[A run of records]
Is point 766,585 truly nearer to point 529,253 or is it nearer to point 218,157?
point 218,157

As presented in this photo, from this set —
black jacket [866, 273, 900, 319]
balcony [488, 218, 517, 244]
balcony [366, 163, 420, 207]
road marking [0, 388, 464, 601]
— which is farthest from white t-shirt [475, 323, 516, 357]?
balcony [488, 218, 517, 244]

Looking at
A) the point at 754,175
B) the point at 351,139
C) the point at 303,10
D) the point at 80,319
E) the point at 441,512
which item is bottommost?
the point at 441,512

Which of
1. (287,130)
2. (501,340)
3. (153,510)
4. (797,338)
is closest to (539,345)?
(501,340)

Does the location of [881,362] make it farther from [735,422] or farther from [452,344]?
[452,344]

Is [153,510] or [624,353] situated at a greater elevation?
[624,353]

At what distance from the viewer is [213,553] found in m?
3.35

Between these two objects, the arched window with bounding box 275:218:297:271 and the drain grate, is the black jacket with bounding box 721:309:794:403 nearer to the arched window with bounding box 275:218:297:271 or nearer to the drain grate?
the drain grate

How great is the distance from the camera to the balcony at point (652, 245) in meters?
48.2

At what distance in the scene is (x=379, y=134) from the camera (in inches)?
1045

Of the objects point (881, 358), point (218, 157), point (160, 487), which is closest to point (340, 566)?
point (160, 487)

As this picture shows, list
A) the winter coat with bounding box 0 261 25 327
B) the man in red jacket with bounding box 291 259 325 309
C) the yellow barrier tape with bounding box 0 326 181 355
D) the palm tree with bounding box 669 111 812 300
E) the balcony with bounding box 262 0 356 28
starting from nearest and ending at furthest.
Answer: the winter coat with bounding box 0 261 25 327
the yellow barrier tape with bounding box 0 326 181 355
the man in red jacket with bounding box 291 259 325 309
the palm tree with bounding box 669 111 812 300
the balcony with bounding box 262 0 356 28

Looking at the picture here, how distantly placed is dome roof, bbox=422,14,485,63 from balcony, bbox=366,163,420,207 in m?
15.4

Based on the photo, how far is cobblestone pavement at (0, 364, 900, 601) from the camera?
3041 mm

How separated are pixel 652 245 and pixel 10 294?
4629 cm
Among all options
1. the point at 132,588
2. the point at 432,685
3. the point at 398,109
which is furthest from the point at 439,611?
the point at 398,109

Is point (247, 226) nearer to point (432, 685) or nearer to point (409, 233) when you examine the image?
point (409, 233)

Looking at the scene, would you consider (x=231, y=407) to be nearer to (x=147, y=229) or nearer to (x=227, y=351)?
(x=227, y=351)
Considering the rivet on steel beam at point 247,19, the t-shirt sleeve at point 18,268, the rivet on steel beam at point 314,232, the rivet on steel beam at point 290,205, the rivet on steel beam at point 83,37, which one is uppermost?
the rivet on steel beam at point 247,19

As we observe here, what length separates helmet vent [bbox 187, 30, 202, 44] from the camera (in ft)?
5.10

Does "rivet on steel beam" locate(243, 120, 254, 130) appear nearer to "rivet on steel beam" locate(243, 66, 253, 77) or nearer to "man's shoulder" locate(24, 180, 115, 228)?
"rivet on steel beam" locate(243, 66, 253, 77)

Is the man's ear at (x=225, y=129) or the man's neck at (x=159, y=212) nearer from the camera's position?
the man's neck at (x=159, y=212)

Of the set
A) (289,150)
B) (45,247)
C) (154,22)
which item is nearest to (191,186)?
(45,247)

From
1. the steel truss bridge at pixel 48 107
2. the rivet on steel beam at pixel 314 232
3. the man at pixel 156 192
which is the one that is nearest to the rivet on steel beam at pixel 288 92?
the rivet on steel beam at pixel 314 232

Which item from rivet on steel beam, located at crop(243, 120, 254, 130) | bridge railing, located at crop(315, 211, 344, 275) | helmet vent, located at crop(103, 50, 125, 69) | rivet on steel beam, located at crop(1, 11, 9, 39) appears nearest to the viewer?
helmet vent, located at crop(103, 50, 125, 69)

• **What the task asks**
Copy each line of the data exactly, leaving nothing out.

• **Solved problem**
Is point 766,585 truly nearer to point 529,253 or is it nearer to point 218,157?
point 218,157

As presented in this photo, from this set —
black jacket [866, 273, 900, 319]
balcony [488, 218, 517, 244]
balcony [366, 163, 420, 207]
road marking [0, 388, 464, 601]
— which is farthest from white t-shirt [475, 323, 516, 357]?
balcony [488, 218, 517, 244]

Looking at
A) the point at 754,175
B) the point at 351,139
C) the point at 303,10
D) the point at 80,319
E) the point at 441,512
which item is bottommost?
the point at 441,512

Which of
1. (287,130)
2. (501,340)
3. (153,510)
4. (797,338)
is closest to (539,345)?
(501,340)

Does the location of [881,362] make it farther from [735,422] or farther from [452,344]?
[452,344]

Is [153,510] or [624,353] situated at a greater elevation?
[624,353]

At what distance from the viewer is [213,553] found in m?
3.35

Between these two objects, the arched window with bounding box 275:218:297:271 and the drain grate, is the black jacket with bounding box 721:309:794:403 nearer to the arched window with bounding box 275:218:297:271 or nearer to the drain grate?
the drain grate

How great is the distance from the camera to the balcony at point (652, 245) in meters?
48.2

At what distance in the scene is (x=379, y=134) from the camera (in inches)?
1045

Of the objects point (881, 358), point (218, 157), point (160, 487), which is closest to point (340, 566)?
point (160, 487)

As this picture shows, list
A) the winter coat with bounding box 0 261 25 327
B) the man in red jacket with bounding box 291 259 325 309
C) the yellow barrier tape with bounding box 0 326 181 355
D) the palm tree with bounding box 669 111 812 300
E) the balcony with bounding box 262 0 356 28
starting from nearest and ending at furthest.
Answer: the winter coat with bounding box 0 261 25 327
the yellow barrier tape with bounding box 0 326 181 355
the man in red jacket with bounding box 291 259 325 309
the palm tree with bounding box 669 111 812 300
the balcony with bounding box 262 0 356 28

Looking at the picture here, how distantly placed is dome roof, bbox=422,14,485,63 from balcony, bbox=366,163,420,207 in m?
15.4

Based on the photo, how far is cobblestone pavement at (0, 364, 900, 601) from the camera?
3041 mm

How separated are pixel 652 245 and pixel 10 294?
4629 cm
Among all options
1. the point at 132,588
2. the point at 432,685
3. the point at 398,109
which is furthest from the point at 439,611?
the point at 398,109

Is point (247, 226) nearer to point (432, 685) or nearer to point (409, 233) when you examine the image?
point (409, 233)

Looking at the scene, would you consider (x=231, y=407) to be nearer to (x=147, y=229) or nearer to (x=227, y=351)?
(x=227, y=351)
Considering the rivet on steel beam at point 247,19, the t-shirt sleeve at point 18,268, the rivet on steel beam at point 314,232, the rivet on steel beam at point 290,205, the rivet on steel beam at point 83,37, which one is uppermost?
the rivet on steel beam at point 247,19

As we observe here, what length separates helmet vent [bbox 187, 30, 202, 44] from the camera (in ft)?
5.10

Does "rivet on steel beam" locate(243, 120, 254, 130) appear nearer to "rivet on steel beam" locate(243, 66, 253, 77) or nearer to "man's shoulder" locate(24, 180, 115, 228)?
"rivet on steel beam" locate(243, 66, 253, 77)

Is the man's ear at (x=225, y=129) or the man's neck at (x=159, y=212) nearer from the camera's position?
the man's neck at (x=159, y=212)

Of the set
A) (289,150)
B) (45,247)
C) (154,22)
which item is nearest to (191,186)?
(45,247)

From
1. the steel truss bridge at pixel 48 107
2. the rivet on steel beam at pixel 314 232
3. the man at pixel 156 192
which is the one that is nearest to the rivet on steel beam at pixel 288 92?
the rivet on steel beam at pixel 314 232

Which item from rivet on steel beam, located at crop(243, 120, 254, 130) | bridge railing, located at crop(315, 211, 344, 275) | helmet vent, located at crop(103, 50, 125, 69) | rivet on steel beam, located at crop(1, 11, 9, 39) appears nearest to the viewer?
helmet vent, located at crop(103, 50, 125, 69)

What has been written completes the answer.